* [ENTRIES PROVIDED]
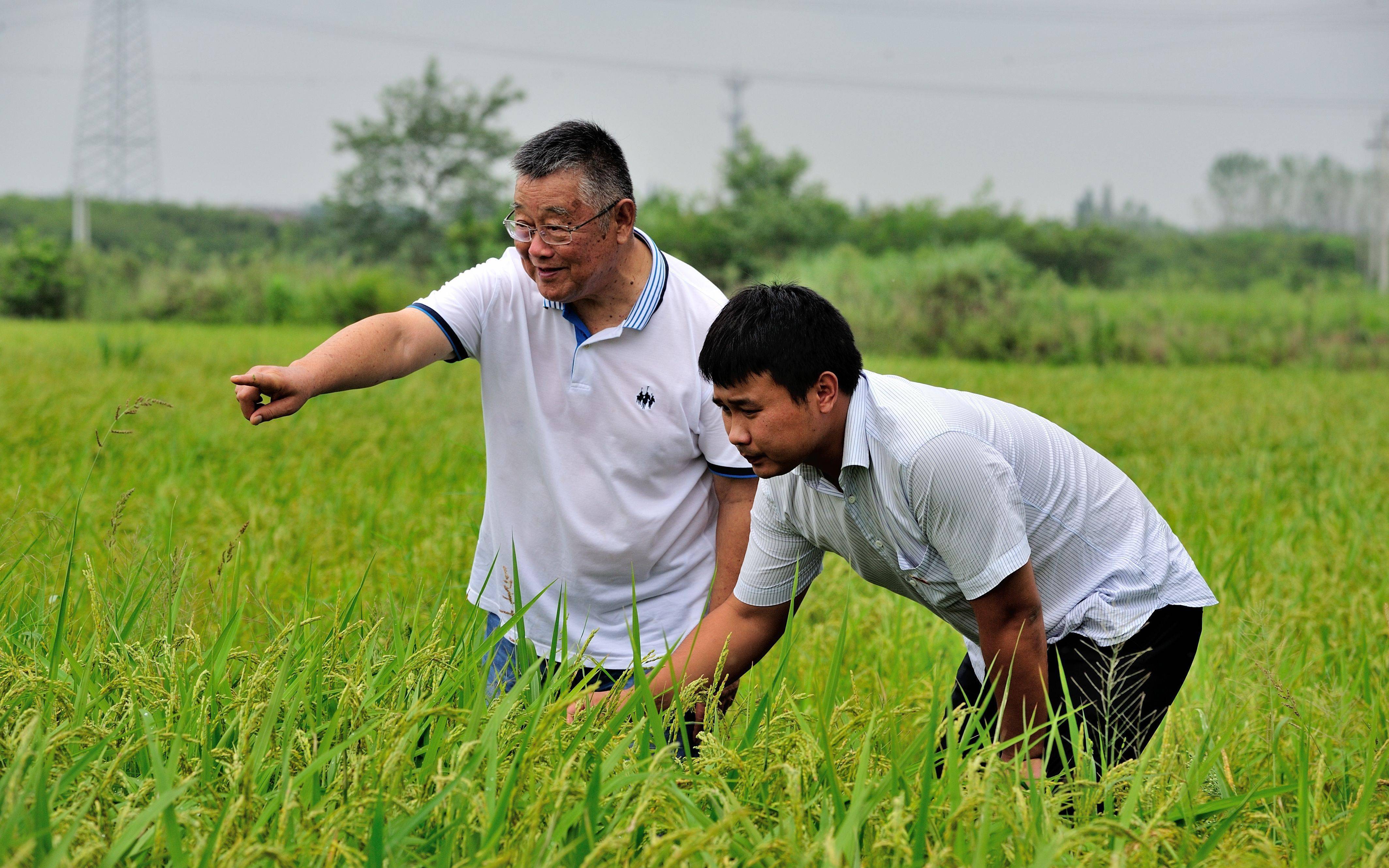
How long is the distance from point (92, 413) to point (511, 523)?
4901mm

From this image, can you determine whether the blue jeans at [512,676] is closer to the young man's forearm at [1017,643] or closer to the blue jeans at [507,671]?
the blue jeans at [507,671]

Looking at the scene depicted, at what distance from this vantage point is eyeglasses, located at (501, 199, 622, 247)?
7.87 feet

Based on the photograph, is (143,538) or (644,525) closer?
(644,525)

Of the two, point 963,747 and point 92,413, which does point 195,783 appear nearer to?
point 963,747

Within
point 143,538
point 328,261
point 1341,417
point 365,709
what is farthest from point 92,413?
point 328,261

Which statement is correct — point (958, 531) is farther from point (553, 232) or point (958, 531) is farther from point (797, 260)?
point (797, 260)

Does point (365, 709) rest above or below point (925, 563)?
below

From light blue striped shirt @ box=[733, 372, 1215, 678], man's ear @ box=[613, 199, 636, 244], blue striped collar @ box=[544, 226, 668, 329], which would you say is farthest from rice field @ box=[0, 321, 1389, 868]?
man's ear @ box=[613, 199, 636, 244]

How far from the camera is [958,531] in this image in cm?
203

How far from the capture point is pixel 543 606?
2.70m

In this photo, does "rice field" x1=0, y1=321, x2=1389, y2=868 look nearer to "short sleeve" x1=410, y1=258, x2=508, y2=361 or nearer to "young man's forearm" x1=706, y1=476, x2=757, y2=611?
"young man's forearm" x1=706, y1=476, x2=757, y2=611

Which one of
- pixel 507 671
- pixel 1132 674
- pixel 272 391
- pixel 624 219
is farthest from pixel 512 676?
pixel 1132 674

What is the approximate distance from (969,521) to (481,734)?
3.02 ft

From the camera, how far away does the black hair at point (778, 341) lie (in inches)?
76.0
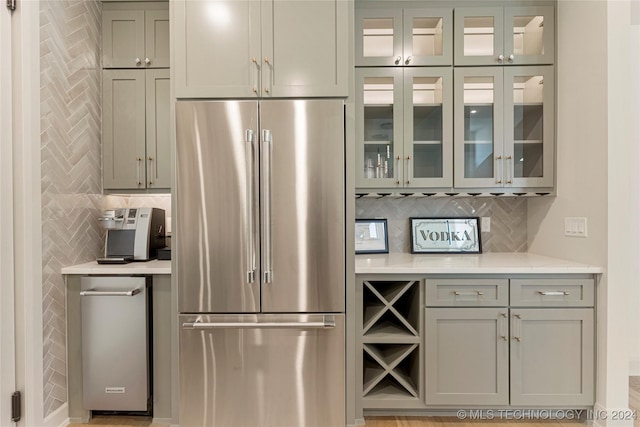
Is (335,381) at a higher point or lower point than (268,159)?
lower

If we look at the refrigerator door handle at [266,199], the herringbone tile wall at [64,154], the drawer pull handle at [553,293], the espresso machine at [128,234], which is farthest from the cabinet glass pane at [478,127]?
the herringbone tile wall at [64,154]

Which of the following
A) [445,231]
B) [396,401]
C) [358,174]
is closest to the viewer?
[396,401]

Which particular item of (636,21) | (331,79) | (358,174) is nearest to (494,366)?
(358,174)

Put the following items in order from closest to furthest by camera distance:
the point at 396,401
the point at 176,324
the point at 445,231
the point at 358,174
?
the point at 176,324 < the point at 396,401 < the point at 358,174 < the point at 445,231

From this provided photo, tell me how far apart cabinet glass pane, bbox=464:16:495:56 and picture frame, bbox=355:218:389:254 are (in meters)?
1.37

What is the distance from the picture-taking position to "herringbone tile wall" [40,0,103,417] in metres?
2.03

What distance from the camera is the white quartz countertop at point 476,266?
2074 millimetres

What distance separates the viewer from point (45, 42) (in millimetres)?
2027

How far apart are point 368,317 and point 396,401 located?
51 cm

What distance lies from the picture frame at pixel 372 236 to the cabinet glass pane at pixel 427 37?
4.15 feet

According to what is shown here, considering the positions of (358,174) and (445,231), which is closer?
(358,174)

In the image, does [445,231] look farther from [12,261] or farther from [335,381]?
[12,261]

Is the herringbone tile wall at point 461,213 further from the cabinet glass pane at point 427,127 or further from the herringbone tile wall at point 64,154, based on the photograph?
the herringbone tile wall at point 64,154

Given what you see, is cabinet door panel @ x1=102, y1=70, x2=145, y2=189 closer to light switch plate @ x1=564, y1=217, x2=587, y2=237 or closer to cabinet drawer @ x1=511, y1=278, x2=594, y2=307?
cabinet drawer @ x1=511, y1=278, x2=594, y2=307
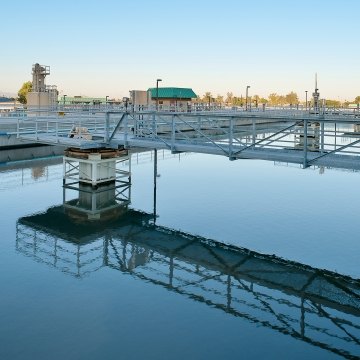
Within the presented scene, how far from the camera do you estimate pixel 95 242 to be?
49.8 feet

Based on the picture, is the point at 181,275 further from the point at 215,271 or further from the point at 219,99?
the point at 219,99

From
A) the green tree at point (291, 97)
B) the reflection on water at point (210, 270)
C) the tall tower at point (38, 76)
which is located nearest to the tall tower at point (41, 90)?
the tall tower at point (38, 76)

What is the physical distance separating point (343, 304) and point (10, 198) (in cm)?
1407

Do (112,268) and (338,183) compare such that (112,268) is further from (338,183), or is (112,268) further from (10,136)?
(10,136)

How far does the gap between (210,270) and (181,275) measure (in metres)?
0.89

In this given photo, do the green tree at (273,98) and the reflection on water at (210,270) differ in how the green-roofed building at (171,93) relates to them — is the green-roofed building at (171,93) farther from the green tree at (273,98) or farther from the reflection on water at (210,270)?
the green tree at (273,98)

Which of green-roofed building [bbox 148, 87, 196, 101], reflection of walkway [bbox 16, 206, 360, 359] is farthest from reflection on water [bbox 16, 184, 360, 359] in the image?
green-roofed building [bbox 148, 87, 196, 101]

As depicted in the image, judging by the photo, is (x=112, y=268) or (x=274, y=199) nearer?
(x=112, y=268)

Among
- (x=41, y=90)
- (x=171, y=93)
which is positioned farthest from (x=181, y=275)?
(x=171, y=93)

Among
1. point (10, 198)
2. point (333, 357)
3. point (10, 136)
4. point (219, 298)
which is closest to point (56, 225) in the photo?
point (10, 198)

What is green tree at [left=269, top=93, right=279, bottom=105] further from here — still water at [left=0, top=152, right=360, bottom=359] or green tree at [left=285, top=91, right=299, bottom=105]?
still water at [left=0, top=152, right=360, bottom=359]

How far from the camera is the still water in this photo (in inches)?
360

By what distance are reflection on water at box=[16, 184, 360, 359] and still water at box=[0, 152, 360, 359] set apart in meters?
0.04

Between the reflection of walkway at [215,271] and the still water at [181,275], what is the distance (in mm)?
34
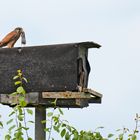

* [BRIEF] Can you extract every line of the records above word for word, omitting the pictures?

* [REPLY TO THE EXERCISE]
How long is the distance from point (92, 413) to point (511, 523)?
4901mm

From this image, can you determine whether the blue jeans at [512,676] is closer to the young man's forearm at [1017,643] or closer to the blue jeans at [507,671]?
the blue jeans at [507,671]

Looking at the scene depicted, at what distance from this vantage point is eyeglasses, located at (501, 199, 622, 247)?
7.87 feet

Based on the photograph, is (143,538) or (644,525) closer?
(644,525)

Of the two, point 963,747 and point 92,413, which does point 195,783 appear nearer to?
point 963,747

Within
point 143,538
point 328,261
point 1341,417
point 365,709
what is farthest from point 92,413?
point 328,261

Which statement is correct — point (958, 531) is farther from point (553, 232) or point (958, 531) is farther from point (797, 260)?
point (797, 260)

Does point (365, 709) rest above or below point (925, 563)?
below

From light blue striped shirt @ box=[733, 372, 1215, 678], man's ear @ box=[613, 199, 636, 244], blue striped collar @ box=[544, 226, 668, 329], which would you say is farthest from rice field @ box=[0, 321, 1389, 868]?
man's ear @ box=[613, 199, 636, 244]

How far from the camera is [958,531] in this image in cm?
203

How far from the capture point is pixel 543 606?
2.70m

In this photo, does "rice field" x1=0, y1=321, x2=1389, y2=868 look nearer to "short sleeve" x1=410, y1=258, x2=508, y2=361 or nearer to "young man's forearm" x1=706, y1=476, x2=757, y2=611?
"young man's forearm" x1=706, y1=476, x2=757, y2=611

Which one of
- pixel 507 671
- pixel 1132 674
- pixel 272 391
- pixel 624 219
is farthest from pixel 512 676?
pixel 1132 674

What is the approximate distance from (969,521) to (481,734)?
3.02 ft

From the camera, how far away does the black hair at point (778, 341) lie (in inches)?
76.0
Is (335,381) at a higher point or lower point than (268,159)?
lower

If we look at the refrigerator door handle at [266,199], the herringbone tile wall at [64,154], the drawer pull handle at [553,293], the espresso machine at [128,234], which is farthest from the cabinet glass pane at [478,127]?
the herringbone tile wall at [64,154]

Which of the following
A) [445,231]
B) [396,401]
C) [358,174]
is closest to the viewer?
[396,401]

Which particular item of (636,21) | (331,79) | (358,174) is nearest to (494,366)?
(358,174)

Put the following items in order from closest to furthest by camera distance:
the point at 396,401
the point at 176,324
the point at 445,231
the point at 358,174
?
the point at 176,324 < the point at 396,401 < the point at 358,174 < the point at 445,231

From this provided photo, tell me how far apart cabinet glass pane, bbox=464:16:495:56 and picture frame, bbox=355:218:389:254 are (in meters)?
1.37

What is the distance from the picture-taking position to "herringbone tile wall" [40,0,103,417] in metres?
2.03

What distance from the camera is the white quartz countertop at point 476,266?
2074 millimetres

What distance separates the viewer from point (45, 42) (in millimetres)?
2027

How far apart are point 368,317 and point 396,401 located?
51 cm

What distance lies from the picture frame at pixel 372 236 to the cabinet glass pane at pixel 427 37?
4.15 feet

According to what is shown here, considering the positions of (358,174) and (445,231), which is closer?
(358,174)

In the image, does [445,231] look farther from [12,261] or farther from [335,381]?
[12,261]

Is the herringbone tile wall at point 461,213 further from the cabinet glass pane at point 427,127 or further from the herringbone tile wall at point 64,154, based on the photograph?
the herringbone tile wall at point 64,154

Given what you see, is cabinet door panel @ x1=102, y1=70, x2=145, y2=189 closer to light switch plate @ x1=564, y1=217, x2=587, y2=237 or closer to cabinet drawer @ x1=511, y1=278, x2=594, y2=307?
cabinet drawer @ x1=511, y1=278, x2=594, y2=307
Within the presented scene, how far from the camera do you estimate pixel 95 242 to be?
49.8 feet

Based on the picture, is the point at 181,275 further from the point at 215,271 or further from the point at 219,99?
the point at 219,99

From
A) the green tree at point (291, 97)
B) the reflection on water at point (210, 270)
C) the tall tower at point (38, 76)
which is located nearest to the tall tower at point (41, 90)?
the tall tower at point (38, 76)

What is the physical distance separating point (343, 304) and point (10, 198) (in cm)?
1407

Do (112,268) and (338,183) compare such that (112,268) is further from (338,183), or is (112,268) further from (10,136)?
(10,136)

How far does the gap between (210,270) and (181,275) measure (in metres)?
0.89

In this given photo, do the green tree at (273,98) and the reflection on water at (210,270) differ in how the green-roofed building at (171,93) relates to them — is the green-roofed building at (171,93) farther from the green tree at (273,98) or farther from the reflection on water at (210,270)?
the green tree at (273,98)

Which of green-roofed building [bbox 148, 87, 196, 101], reflection of walkway [bbox 16, 206, 360, 359] is farthest from reflection on water [bbox 16, 184, 360, 359] in the image?
green-roofed building [bbox 148, 87, 196, 101]

As depicted in the image, judging by the photo, is (x=112, y=268) or (x=274, y=199) nearer?
(x=112, y=268)

Among
- (x=41, y=90)
- (x=171, y=93)
which is positioned farthest from (x=181, y=275)?
(x=171, y=93)

Among
1. point (10, 198)
2. point (333, 357)
3. point (10, 136)
4. point (219, 298)
which is closest to point (56, 225) in the photo?
point (10, 198)

What is green tree at [left=269, top=93, right=279, bottom=105] further from here — still water at [left=0, top=152, right=360, bottom=359] or green tree at [left=285, top=91, right=299, bottom=105]?
still water at [left=0, top=152, right=360, bottom=359]

How far from the camera is the still water in this photo (in inches)?
360

By what distance are reflection on water at box=[16, 184, 360, 359] and still water at box=[0, 152, 360, 359] set apart in meters?
0.04

Between the reflection of walkway at [215,271] and the still water at [181,275], what is the distance (in mm)?
34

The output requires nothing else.